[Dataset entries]
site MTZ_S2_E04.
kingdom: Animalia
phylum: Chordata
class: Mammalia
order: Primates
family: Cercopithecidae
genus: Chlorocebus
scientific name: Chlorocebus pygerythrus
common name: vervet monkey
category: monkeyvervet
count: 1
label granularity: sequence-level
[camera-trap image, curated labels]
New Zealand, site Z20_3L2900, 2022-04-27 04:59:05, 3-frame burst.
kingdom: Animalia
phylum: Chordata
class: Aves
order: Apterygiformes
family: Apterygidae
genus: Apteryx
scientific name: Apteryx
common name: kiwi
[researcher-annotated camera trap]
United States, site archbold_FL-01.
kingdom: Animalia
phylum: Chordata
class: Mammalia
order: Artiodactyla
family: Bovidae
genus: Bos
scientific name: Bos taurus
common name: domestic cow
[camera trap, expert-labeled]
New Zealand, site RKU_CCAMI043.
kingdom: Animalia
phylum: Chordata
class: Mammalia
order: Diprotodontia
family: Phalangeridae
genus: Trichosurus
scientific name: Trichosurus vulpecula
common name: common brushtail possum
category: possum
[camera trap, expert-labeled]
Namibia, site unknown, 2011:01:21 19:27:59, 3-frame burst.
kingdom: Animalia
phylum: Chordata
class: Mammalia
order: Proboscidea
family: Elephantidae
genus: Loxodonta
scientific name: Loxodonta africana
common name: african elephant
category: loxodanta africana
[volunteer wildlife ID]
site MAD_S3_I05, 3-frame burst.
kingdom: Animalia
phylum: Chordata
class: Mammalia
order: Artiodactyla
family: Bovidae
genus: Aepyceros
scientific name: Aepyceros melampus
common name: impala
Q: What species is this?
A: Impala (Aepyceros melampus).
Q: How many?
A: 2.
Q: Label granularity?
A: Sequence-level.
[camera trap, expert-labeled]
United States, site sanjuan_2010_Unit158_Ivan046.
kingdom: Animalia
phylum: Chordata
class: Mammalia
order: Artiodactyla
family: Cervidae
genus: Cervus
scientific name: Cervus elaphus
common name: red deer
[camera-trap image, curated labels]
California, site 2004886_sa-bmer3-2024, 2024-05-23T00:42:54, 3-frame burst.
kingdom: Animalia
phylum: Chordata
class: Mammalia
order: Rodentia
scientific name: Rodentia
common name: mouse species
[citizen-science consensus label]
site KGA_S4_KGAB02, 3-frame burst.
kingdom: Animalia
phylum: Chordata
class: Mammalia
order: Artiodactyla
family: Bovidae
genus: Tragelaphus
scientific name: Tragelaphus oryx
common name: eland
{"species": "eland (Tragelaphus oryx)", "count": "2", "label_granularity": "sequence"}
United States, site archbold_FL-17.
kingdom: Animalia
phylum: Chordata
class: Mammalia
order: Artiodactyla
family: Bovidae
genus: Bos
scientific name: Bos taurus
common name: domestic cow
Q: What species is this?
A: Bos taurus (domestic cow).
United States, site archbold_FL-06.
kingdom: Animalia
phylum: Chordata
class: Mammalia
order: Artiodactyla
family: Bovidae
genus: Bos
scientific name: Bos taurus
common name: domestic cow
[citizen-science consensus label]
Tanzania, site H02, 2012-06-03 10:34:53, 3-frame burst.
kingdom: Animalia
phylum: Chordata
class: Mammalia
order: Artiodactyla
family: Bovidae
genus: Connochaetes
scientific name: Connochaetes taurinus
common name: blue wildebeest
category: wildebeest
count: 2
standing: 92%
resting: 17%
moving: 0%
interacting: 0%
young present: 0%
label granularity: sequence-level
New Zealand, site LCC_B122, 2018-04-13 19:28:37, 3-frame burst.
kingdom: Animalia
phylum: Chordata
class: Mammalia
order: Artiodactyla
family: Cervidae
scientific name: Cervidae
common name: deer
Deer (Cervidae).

- _Aim of the exercise_: Which lines above hold the string "oryx"? Copy every one of them.

- _Answer area_:
scientific name: Tragelaphus oryx
{"species": "eland (Tragelaphus oryx)", "count": "2", "label_granularity": "sequence"}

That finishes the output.